British Army officer (born 1947)

Colonel Martin Graham Clive Amlôt, (born 1947) is a retired British Army officer, former High Sheriff of Merseyside and former Deputy Lieutenant of Merseyside.

==Military career and later appointments==
Amlôt attended the Royal Military Academy Sandhurst, before commissioning into the King's Regiment on 15 December 1967. He was promoted to Lieutenant on 15 June 1969, Captain on 15 December 1973, and Major on 30 September 1980. During his time in the King's Regiment, and then as a staff officer, Amlôt served in the Caribbean, Germany, Canada, Norway, Hong Kong, the Falkland Islands, Kenya, Northern Ireland, and the United States. As a major, he became the second-in-command of 1st Battalion, King's Regiment; before being promoted to Lieutenant Colonel on 30 June 1990, and taking command of the 5th/8th Battalion, King's Regiment. He finally served as Secretary to the Commanders in Chiefs' Committee (Germany), before retiring from the army on 1 November 1994. In 1994, Amlôt transferred to Merseyside Army Cadet Force, as the Commandant of the county.

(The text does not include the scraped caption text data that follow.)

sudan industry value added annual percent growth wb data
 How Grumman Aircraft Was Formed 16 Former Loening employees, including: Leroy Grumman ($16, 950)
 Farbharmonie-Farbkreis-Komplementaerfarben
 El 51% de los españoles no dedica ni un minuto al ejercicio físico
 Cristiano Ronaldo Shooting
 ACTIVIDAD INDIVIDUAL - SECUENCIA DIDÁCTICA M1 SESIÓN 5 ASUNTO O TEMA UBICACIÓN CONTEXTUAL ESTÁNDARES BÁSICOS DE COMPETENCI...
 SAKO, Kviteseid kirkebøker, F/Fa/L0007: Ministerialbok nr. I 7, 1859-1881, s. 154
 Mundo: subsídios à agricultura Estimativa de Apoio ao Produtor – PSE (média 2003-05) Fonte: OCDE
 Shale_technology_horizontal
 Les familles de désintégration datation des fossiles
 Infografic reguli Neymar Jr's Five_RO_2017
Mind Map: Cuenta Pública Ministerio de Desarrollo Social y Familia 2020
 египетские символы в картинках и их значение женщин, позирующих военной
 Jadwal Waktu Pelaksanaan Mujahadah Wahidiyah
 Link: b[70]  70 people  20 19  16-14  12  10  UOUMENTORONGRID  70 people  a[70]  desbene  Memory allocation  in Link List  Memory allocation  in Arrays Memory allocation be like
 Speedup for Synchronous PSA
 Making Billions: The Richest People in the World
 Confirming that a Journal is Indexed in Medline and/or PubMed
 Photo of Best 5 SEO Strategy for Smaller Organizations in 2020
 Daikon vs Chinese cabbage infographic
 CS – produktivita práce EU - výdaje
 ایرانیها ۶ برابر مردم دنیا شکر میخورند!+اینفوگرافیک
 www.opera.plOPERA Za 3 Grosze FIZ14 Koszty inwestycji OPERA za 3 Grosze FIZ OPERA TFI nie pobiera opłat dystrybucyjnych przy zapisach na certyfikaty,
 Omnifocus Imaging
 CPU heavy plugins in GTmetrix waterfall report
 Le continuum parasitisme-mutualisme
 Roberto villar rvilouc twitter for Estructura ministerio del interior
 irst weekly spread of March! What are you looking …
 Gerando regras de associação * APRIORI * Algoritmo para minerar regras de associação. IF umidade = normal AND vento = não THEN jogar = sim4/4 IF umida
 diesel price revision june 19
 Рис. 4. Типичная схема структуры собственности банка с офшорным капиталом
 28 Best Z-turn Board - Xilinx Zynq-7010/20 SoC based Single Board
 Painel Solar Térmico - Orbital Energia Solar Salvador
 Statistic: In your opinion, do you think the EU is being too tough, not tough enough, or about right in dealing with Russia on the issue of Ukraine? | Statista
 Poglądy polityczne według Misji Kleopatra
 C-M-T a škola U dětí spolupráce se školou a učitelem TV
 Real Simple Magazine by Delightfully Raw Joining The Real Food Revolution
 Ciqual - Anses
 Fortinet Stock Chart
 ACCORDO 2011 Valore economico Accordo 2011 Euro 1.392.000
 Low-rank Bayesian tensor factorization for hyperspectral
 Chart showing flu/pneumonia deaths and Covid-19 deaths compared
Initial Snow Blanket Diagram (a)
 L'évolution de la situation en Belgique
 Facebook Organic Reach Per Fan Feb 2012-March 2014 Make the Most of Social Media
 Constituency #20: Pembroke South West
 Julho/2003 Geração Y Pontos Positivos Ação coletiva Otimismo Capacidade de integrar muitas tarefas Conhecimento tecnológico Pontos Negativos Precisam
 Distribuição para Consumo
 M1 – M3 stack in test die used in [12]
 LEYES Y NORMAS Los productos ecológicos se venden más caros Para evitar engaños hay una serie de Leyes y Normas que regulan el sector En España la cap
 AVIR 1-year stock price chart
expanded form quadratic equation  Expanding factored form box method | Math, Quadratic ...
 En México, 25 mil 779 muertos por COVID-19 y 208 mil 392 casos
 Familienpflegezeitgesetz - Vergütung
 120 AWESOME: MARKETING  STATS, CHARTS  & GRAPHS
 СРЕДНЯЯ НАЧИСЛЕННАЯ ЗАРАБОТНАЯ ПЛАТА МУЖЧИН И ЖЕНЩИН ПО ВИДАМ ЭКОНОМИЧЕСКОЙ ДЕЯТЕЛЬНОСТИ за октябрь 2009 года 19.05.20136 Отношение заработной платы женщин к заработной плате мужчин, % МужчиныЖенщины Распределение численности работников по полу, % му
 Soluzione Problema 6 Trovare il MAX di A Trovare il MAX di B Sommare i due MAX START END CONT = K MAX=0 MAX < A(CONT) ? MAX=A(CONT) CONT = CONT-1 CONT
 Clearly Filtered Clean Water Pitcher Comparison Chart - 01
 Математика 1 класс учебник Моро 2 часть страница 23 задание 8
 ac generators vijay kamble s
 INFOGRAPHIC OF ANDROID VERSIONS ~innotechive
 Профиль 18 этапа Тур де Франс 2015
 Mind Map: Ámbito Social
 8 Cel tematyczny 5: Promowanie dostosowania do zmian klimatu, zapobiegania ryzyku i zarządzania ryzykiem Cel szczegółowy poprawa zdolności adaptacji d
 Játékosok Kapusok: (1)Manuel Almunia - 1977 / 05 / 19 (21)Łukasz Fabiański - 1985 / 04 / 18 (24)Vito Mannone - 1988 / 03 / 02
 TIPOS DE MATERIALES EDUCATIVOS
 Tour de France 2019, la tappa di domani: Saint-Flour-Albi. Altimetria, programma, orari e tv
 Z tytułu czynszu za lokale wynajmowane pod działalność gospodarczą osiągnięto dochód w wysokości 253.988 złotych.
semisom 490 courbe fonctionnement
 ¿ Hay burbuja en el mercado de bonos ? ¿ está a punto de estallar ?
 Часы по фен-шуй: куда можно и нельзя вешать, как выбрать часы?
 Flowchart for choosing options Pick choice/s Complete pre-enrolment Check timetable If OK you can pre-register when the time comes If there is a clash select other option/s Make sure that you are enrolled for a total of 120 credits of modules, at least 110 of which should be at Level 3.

He completed the appointment and left in 1999.

Once retired, Amlôt became the Regimental Secretary of the King's Regiment, seeing him run the home headquarters of the regiment. When the regiment amalgamated with two others to become the Duke of Lancaster's Regiment in 2006, he was appointed Regimental Secretary once more of the new regiment, and continued in that capacity until 2011.

==Voluntary appointments==
He was appointed as the High Sheriff of Merseyside for 2012–2013, and served as a Deputy Lieutenant of Merseyside from November 2000 to June 2022.

Amlôt also serves as a Patron of Sefton Council for Voluntary Services, the President of the Royal School for the Blind Charity, Liverpool, the 2022-24 President of the Liverpool Geological Society, the Treasurer of the Arts Society Wirral, and a member of the Foundation of Liverpool College. He was the 2020-21 President of the Liverpool Athenaeum, and the President of St John Ambulance in Merseyside between 2013 and 2023.

==Awards==
Amlôt was appointed an OBE in the 1993 Queen's Birthday Honours. In 2008, he was appointed a Serving Brother of the Order of St John, received an Order service medal in 2011, and was appointed an Officer of the Order in 2013.

==Personal life==
In 1971 he married Jacqueline Pyett of Bridport in Dorset. They had two sons. He was widowed in 1987 and married again. His wife, Daphne Amlôt, (Nee Frost) was born in Southsea, Hampshire.